Approach 3: Custom Decoder with object_hook

To convert JSON back into custom Python objects, use object_hook:

import json
from datetime import datetime
 
def decode_dates(obj):
    for key, value in obj.items():
        if isinstance(value, str):
            try:
                obj[key] = datetime.fromisoformat(value)
            except ValueError:
                pass
    return obj
 
json_string = '{"name": "Event", "start": "2026-02-11T14:30:00"}'
data = json.loads(json_string, object_hook=decode_dates)
 
print(type(data["start"]))  # <class 'datetime.datetime'>
print(data["start"].year)    # 2026

Parsing JSON from APIs

One of the most common uses of JSON in Python is handling API responses. The requests library makes this straightforward:

import requests
 
response = requests.get("https://api.github.com/repos/python/cpython")
 
# Method 1: Use response.json() (handles decoding automatically)
data = response.json()
print(data["full_name"])       # python/cpython
print(data["stargazers_count"])
 
# Method 2: Parse manually
data = json.loads(response.text)

Building JSON Request Bodies

import requests
import json
 
payload = {
    "query": "SELECT * FROM users",
    "limit": 100,
    "filters": {"status": "active"}
}
 
# requests automatically serializes dict to JSON with json= parameter
response = requests.post(
    "https://api.example.com/data",
    json=payload,  # Automatically sets Content-Type: application/json
    headers={"Authorization": "Bearer token123"}
)

* [PROBLEM DETAILS]: Edit everything from "Parsing JSON from" down to "(handles decoding automatically)" in the Python JSON text, swapping "straightforward" for "simple". Nothing in the records is needed here.

[Saved entries]
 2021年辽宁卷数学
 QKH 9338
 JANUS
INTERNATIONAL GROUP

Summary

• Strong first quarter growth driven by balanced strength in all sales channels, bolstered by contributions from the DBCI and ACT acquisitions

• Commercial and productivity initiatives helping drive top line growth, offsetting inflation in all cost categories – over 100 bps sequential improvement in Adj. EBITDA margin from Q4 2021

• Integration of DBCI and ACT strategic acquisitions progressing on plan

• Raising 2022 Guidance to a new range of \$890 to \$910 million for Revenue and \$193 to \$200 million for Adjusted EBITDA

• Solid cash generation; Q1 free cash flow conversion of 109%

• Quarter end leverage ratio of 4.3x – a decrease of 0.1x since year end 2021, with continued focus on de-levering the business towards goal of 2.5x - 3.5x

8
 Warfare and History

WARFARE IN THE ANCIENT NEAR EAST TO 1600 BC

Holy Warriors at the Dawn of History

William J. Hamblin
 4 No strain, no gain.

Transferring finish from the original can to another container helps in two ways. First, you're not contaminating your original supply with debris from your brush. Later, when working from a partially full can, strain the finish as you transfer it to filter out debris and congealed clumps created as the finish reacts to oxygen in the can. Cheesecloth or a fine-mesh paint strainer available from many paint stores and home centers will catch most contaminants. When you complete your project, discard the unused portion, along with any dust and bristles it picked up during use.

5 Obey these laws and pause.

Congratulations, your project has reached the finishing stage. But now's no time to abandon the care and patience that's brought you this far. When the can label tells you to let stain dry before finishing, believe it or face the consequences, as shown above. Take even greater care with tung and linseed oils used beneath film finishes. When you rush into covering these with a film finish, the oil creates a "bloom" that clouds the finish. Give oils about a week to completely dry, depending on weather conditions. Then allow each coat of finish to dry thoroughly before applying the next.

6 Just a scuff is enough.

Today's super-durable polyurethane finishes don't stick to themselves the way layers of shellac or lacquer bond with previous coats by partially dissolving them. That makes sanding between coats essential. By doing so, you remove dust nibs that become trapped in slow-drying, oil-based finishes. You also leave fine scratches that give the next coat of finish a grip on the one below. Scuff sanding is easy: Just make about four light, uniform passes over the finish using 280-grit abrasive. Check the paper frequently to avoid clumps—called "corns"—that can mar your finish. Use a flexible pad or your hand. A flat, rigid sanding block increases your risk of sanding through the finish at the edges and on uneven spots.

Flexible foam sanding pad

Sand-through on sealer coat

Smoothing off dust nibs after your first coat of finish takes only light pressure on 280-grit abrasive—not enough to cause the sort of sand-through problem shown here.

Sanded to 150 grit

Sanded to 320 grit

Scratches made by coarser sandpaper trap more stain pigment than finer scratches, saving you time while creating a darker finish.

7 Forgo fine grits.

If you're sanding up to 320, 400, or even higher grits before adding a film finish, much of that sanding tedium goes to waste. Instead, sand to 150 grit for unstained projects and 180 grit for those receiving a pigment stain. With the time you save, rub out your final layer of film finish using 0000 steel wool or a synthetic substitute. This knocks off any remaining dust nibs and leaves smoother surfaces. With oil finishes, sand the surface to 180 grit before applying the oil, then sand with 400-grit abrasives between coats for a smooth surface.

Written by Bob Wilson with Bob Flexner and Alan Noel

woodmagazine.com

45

* [RESPONSE AREA]:
Parsing JSON from APIs

One of the most common uses of JSON in Python is handling API responses. The requests library makes this simple:

import requests
 
response = requests.get("https://api.github.com/repos/python/cpython")
 
# Method 1: Use response.json() (handles decoding automatically)